Perhaps the northerners from Anduille wouldn’t be too troubled by such conditions, since their homeland had a similar environment, but even so Lars doubted that too many of the soldiers had ever delved deeper into the lush jungles of the north. On the other hand, the mercenaries had trained quite a bit under such conditions, during the time they spent training and looking for contracts in Zephirous.
The lush jungles in Theodinaz were quite similar to the northern ones, after all.
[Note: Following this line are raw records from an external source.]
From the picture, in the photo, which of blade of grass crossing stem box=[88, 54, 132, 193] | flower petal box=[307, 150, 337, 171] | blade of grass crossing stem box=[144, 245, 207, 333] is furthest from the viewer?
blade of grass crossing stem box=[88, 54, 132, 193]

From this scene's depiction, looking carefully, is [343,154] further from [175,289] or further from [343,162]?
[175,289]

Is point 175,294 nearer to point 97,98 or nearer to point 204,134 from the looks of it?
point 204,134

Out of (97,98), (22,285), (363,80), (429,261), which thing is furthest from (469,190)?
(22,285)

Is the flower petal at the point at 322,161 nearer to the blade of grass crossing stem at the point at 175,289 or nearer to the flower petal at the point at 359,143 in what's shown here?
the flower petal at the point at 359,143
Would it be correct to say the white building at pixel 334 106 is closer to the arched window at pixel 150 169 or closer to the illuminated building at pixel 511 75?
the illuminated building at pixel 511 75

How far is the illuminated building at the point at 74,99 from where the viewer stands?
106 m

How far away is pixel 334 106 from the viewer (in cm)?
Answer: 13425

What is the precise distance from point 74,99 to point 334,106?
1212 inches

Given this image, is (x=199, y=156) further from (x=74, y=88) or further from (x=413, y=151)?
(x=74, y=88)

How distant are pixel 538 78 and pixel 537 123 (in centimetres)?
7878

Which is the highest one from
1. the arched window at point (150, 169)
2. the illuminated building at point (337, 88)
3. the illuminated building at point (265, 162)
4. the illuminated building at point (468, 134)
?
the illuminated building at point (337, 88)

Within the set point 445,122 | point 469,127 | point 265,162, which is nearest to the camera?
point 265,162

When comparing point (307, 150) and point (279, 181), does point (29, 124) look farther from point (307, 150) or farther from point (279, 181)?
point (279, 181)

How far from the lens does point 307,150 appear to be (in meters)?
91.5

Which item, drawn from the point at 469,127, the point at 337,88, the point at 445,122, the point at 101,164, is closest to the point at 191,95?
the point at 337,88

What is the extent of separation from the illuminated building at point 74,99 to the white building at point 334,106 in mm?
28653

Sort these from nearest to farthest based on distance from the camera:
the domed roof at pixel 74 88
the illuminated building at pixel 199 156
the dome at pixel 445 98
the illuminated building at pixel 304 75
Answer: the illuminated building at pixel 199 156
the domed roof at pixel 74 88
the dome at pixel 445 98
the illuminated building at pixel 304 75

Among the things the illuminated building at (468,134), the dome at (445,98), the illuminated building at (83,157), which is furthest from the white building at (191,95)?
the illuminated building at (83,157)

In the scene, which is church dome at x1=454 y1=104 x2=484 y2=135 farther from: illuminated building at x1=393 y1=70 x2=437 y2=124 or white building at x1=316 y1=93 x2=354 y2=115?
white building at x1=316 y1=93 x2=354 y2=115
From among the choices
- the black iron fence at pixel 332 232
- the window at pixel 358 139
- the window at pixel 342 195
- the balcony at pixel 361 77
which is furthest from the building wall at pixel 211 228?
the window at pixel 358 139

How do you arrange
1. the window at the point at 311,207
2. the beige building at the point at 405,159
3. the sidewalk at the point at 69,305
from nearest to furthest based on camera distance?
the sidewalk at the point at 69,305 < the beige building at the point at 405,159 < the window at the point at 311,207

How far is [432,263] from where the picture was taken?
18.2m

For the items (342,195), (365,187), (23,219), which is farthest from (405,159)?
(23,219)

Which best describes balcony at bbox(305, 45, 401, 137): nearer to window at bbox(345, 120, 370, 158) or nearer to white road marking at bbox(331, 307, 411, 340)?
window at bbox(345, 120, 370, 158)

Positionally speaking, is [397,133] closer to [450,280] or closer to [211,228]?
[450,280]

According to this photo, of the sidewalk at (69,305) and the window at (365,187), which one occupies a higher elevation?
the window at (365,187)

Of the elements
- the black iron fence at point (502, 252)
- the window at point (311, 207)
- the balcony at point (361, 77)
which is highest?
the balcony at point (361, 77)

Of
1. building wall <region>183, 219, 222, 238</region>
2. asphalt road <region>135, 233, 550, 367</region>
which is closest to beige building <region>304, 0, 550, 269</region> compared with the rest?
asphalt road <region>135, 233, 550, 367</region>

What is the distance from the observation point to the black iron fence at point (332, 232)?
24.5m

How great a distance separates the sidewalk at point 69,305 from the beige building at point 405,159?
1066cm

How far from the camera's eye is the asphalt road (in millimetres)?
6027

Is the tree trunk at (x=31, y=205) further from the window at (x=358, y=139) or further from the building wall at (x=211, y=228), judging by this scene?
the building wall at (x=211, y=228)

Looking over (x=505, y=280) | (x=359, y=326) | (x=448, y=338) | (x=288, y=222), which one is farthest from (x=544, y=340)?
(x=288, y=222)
If anything, the road’s poor condition during the rainy season – which was from the middle of autumn until around the middle of spring – made it far easier to conceal any traps the group created, though they had to take precautions not to let too much water seep into the traps that needed to stay dry. On the other hand, in some places they actually just left their pit traps uncovered, with the puddles of water making it impossible to notice the hole until some unfortunate sod stepped into it.
Lars himself was reminded of the time when he was fighting for his homeland against the mercenaries, before he joined them, and couldn’t help but shake his head at the irony of using the exact same tactics and skills he used to inflict damage to the company back then to do so against a different enemy in their employ now.
Such was life, however, and he definitely didn’t mind his employment with the mercenaries, where he was for once recognized and valued instead of just dismissed due to his birth.